For simplicity, we have just referenced our previous paper to indicate that the complementing plasmid is the same used in that study.

Regarding the virR expression levels in the WT, virR^mut and complemented virR strains please see previous Figure 6 C.

Recommendations for the authors:

Reviewer #1 (Recommendations for the authors):

The authors have revised the manuscript in light of previous reviews. The authors have addressed some of my concerns appropriately. However, the specific dataset remains unchanged and unclear.

Fig 8G and H: In response to a comment on the mechanism of how VirR mediates EV release, the authors have added new data showing an increase in the abundance of deacetylated muropeptides in the mutant. This observation is linked to altered lysozyme activity or PG fragility. In my opinion, this is another indirect observation. More concerning is the complemented strain, which also showed a comparable increase in deacetylated muropeptides, indicating that the altered muropeptides could be unrelated to VirR.
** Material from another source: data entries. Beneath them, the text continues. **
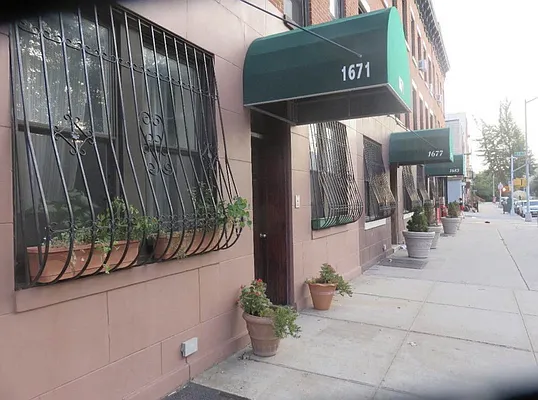 Rented by Space Real Estate | media 29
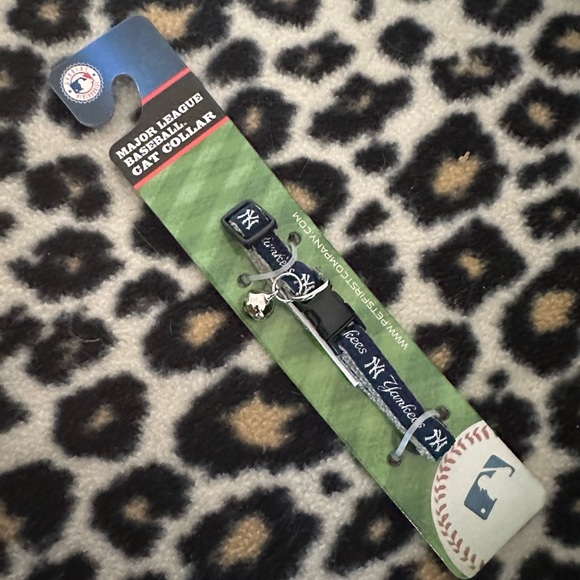 NWT New York Yankees adjustable cat collar - Picture 9 of 10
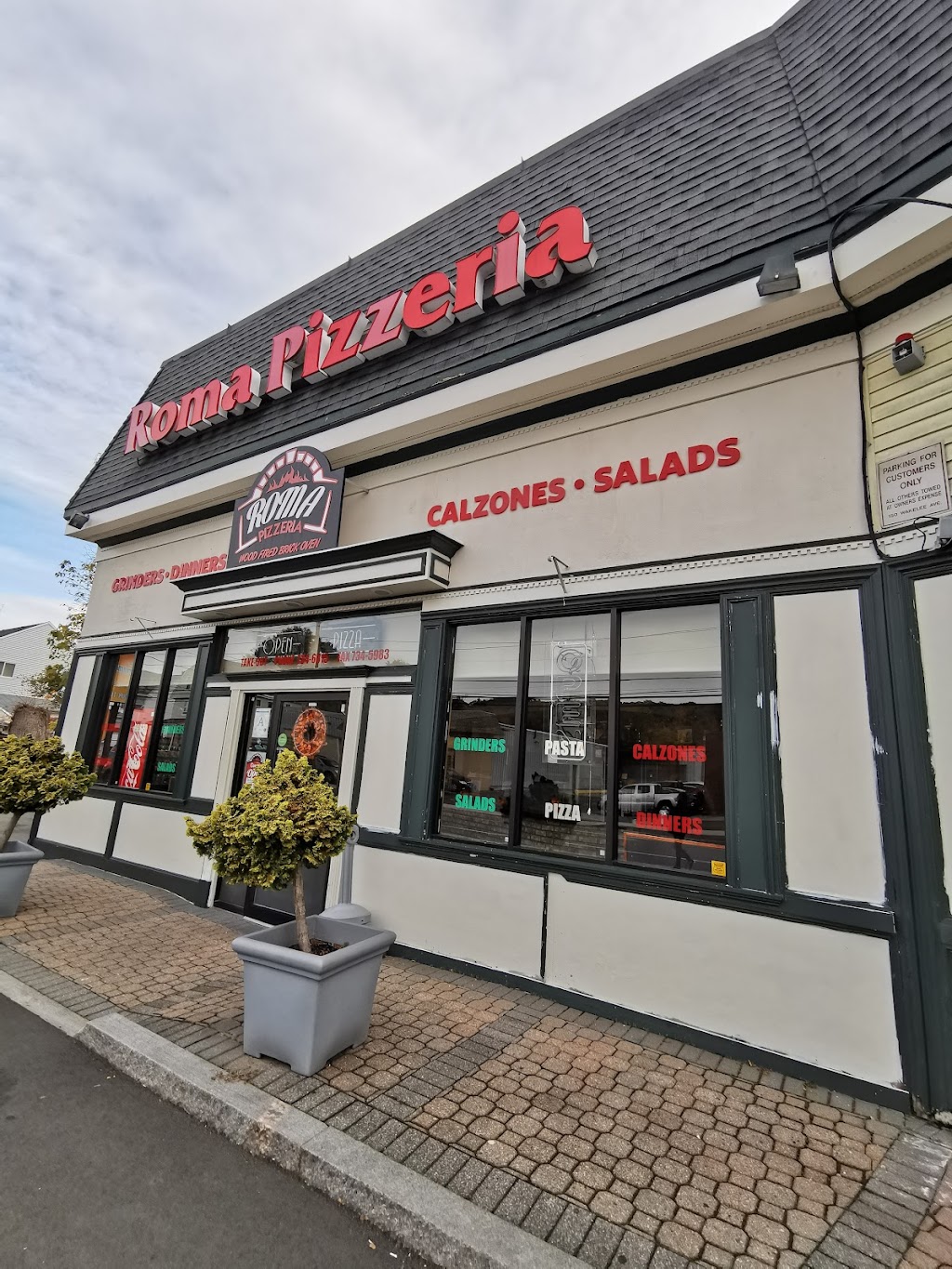 Roma Pizzeria | 150 Wakelee Ave, Ansonia, CT 06401 | Phone: (203) 734-6815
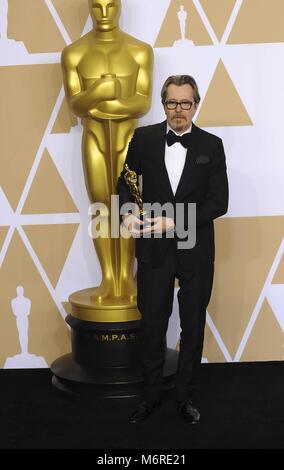 Hollywood, Stati Uniti d'America. 04 Mar, 2018. Gary Oldman pone nella sala stampa del novantesimo annuale di Academy Awards, Oscar, in Dolby Theatre di Los Angeles, Stati Uniti d'America, il 04 marzo 2018. Credito: Hubert Boesl | in tutto il mondo di utilizzo/dpa/Alamy Live News Foto Stock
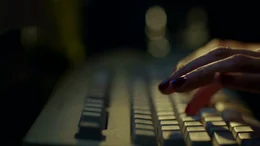 Szene aus dem Dokumentarfilm "Tickled".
We must disagree here with the reviewer assessment about the fact that the abundance of deacetylated muropeptides is an indirect indication of PG fragility. We consider that this observation and quantitative fact is another additional evidence that indicate a more fragile PG. We believe that considering each of the supporting facts individually may be seen as indirect, but we would like that the reviewer take all the evidence together: (i) sensitivity to lysozyme; (ii) enlargement and altered physicochemical morphological characteristics including porosity or thickness; (iii) altered penetrance of FDAAs; and (iv) increased released of muropeptides. In this later fact, the complemented strain may not display the WT features, but this may be due to some artifacts derived from the complementation.

Taking all together, we believe that the PG of virR^mut is more fragile than that of the WT and the complemented strains based on a series of evidence. We hope the reviewer may consider this perspective when analyzing such a complex feature like PG fragility. So far, there is not a direct method to assess this condition.

Lipid analyses are not comprehensive. The issue related to the need for more clarity of DIMA and DIMB still needs to be addressed. I understand that the authors do not have facilities to perform radioactive assays. However, they could have repeated the experiment to generate a better-quality image. Similarly, the newly generated SL-1, PAT, and DAT TLC could be of better quality. Bands still need to be resolved. The solvent front is irregular. The same is true for PIMs and DPG TLCs. With the evidence provided, the deregulation of cell wall lipids is incomplete.

We agree with the reviewer that the quality of the TLC is not appropriate. We have no repeated the PDIM TLC (new Fig 7D). In addition, we have repeated the TLCs resolving sulfolipids in a 2D mode. For simplicity we just run the glycerol condition including the three strains. This is now part of a new Supplementary figure 8 B. For PIMs, we have a 1D and a 2D analysis that, after checking previous papers using similar approaches with no radioactivity, we consider that it has the desired quality to identify the indicated lipids.

We hope this new data and repeated experiments satisfy the reviewer concerns.

Thank you very much for your assessment and time to review this paper.